Lack of ovarian blood flow on doppler sonography seems to be a good predictor of ovarian torsion. Women with pathologically low flow are more likely to have torsion. The sensitivity and specificity of abnormal ovarian flow are 44% and 92%, respectively, with a positive and negative predictive value of 78% and 71%, respectively. Specific flow features on Doppler sonography include:
- Little or no intra-ovarian venous flow. This is commonly seen in ovarian torsion.
- Absent arterial flow. This is a less common finding in ovarian torsion
- Absent or reversed diastolic flow
Normal vascularity does not exclude intermittent torsion. There may occasionally be normal Doppler flow because of the ovary's dual blood supply from both the ovarian arteries and uterine arteries.

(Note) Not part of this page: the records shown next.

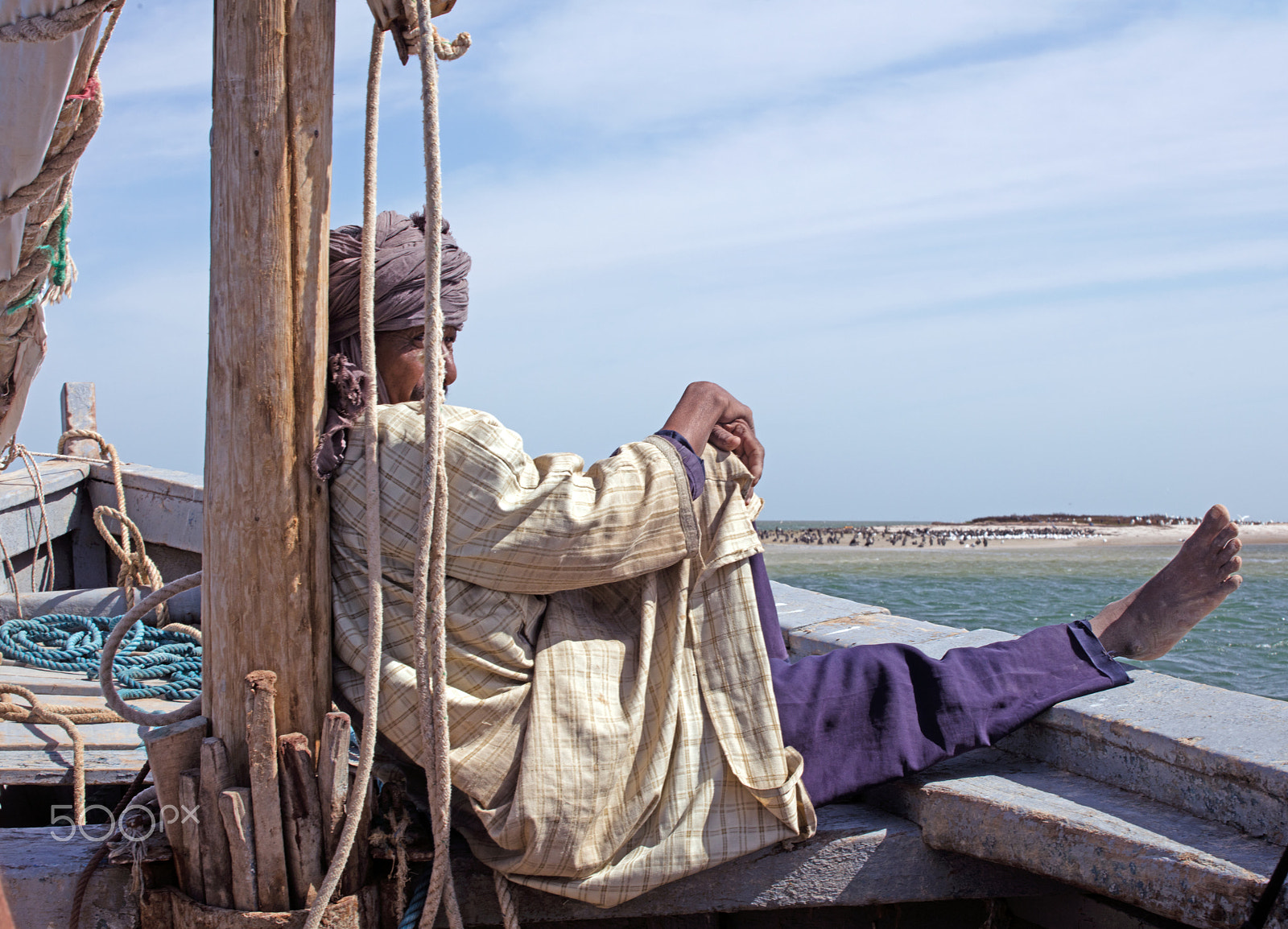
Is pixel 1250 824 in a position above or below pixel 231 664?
below

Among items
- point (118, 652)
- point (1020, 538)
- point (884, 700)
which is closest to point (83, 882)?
point (884, 700)

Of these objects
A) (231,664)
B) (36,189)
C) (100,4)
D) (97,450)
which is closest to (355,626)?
(231,664)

Other ultrasonographic features include:
- Enlarged hypoechogenic or hyperechogenic ovary
- Peripherally displaced ovarian follicles
- Free pelvic fluid. This may be seen in more than 80% of cases
- Whirlpool sign of twisted vascular pedicle
- Underlying ovarian lesion can often be found
- Uterus may be slightly deviated towards the torted ovary.

==Treatment==
Surgical treatment of ovarian torsion includes laparoscopy to uncoil the torsed ovary and possibly oophoropexy to fixate the ovary if it is likely to twist again. In severe cases, where blood flow is cut off to the ovary for an extended period of time, necrosis of the ovary can occur. In some of these cases the ovary must be surgically removed, however 90% of ovaries that appear necrotic will actually resume function at 3 months.

==Epidemiology==
Ovarian torsion accounts for about 3% of gynecologic emergencies. The incidence of ovarian torsion among women of all ages is 5.9 per 100,000 women, and the incidence among women of reproductive age (15–45 years) is 9.9 per 100,000 women. In 70% of cases, it is diagnosed in women between 20 and 39 years of age. The risk is greater during pregnancy and in menopause. Risk factors include increased length of the ovarian ligaments, pathologically enlarged ovaries (more than 6 cm), ovarian masses or cysts, and enlarged corpus luteum in pregnancy.